* **Data in this exercise**
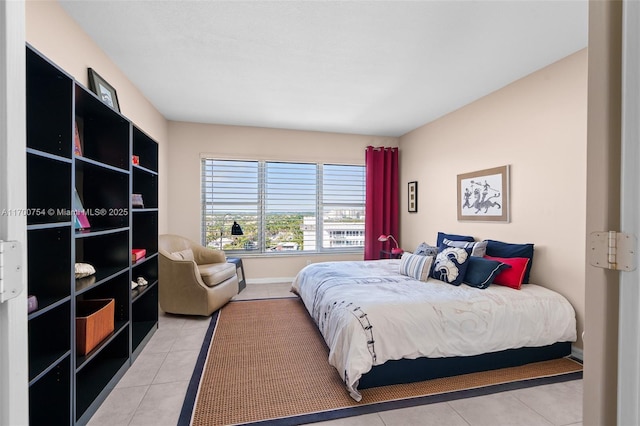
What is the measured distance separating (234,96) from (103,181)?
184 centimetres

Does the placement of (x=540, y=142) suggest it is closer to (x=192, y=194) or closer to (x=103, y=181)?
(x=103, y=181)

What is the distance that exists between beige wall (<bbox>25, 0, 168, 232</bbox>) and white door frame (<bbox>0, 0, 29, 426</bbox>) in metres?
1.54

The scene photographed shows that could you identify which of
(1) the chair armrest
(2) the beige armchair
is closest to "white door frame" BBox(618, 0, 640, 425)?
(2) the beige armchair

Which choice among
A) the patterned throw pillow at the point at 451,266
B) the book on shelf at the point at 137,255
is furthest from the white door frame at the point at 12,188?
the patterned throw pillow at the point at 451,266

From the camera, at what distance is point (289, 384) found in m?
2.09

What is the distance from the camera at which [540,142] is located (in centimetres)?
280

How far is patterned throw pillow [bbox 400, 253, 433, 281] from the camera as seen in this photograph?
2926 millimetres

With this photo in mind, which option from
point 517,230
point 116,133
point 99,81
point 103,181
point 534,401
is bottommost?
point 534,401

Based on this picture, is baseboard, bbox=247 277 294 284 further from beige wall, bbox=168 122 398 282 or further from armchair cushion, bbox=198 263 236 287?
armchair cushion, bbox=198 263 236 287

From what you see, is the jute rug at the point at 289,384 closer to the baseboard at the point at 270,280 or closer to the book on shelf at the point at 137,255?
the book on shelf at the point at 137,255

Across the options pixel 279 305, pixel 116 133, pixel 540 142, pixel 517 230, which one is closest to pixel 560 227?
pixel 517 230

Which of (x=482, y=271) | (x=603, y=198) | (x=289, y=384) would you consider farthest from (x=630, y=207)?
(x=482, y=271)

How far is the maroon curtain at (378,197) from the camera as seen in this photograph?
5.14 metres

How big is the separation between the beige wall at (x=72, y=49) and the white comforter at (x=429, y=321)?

* **Do this**
Number the lines from the one containing "How far is patterned" to the end of the lines above, both ends included, and leave out any blank lines.

* **Task result**
1. How far is patterned throw pillow [bbox 400, 253, 433, 281] from the camera as seen in this photograph?
2. 2926 millimetres
3. With this photo in mind, which option from
4. point 517,230
5. point 116,133
6. point 99,81
7. point 103,181
8. point 534,401
9. is bottommost?
10. point 534,401
11. Based on this picture, is baseboard, bbox=247 277 294 284 further from beige wall, bbox=168 122 398 282 or further from armchair cushion, bbox=198 263 236 287?
12. armchair cushion, bbox=198 263 236 287
13. From what you see, is the jute rug at the point at 289,384 closer to the baseboard at the point at 270,280 or closer to the book on shelf at the point at 137,255?
14. the book on shelf at the point at 137,255
15. Across the options pixel 279 305, pixel 116 133, pixel 540 142, pixel 517 230, which one is closest to pixel 560 227?
16. pixel 517 230
17. Which of (x=482, y=271) | (x=603, y=198) | (x=289, y=384) would you consider farthest from (x=630, y=207)?
18. (x=482, y=271)
19. How far is the maroon curtain at (378,197) from the camera as seen in this photograph?
20. 5.14 metres
21. How big is the separation between the beige wall at (x=72, y=49) and the white comforter at (x=429, y=321)?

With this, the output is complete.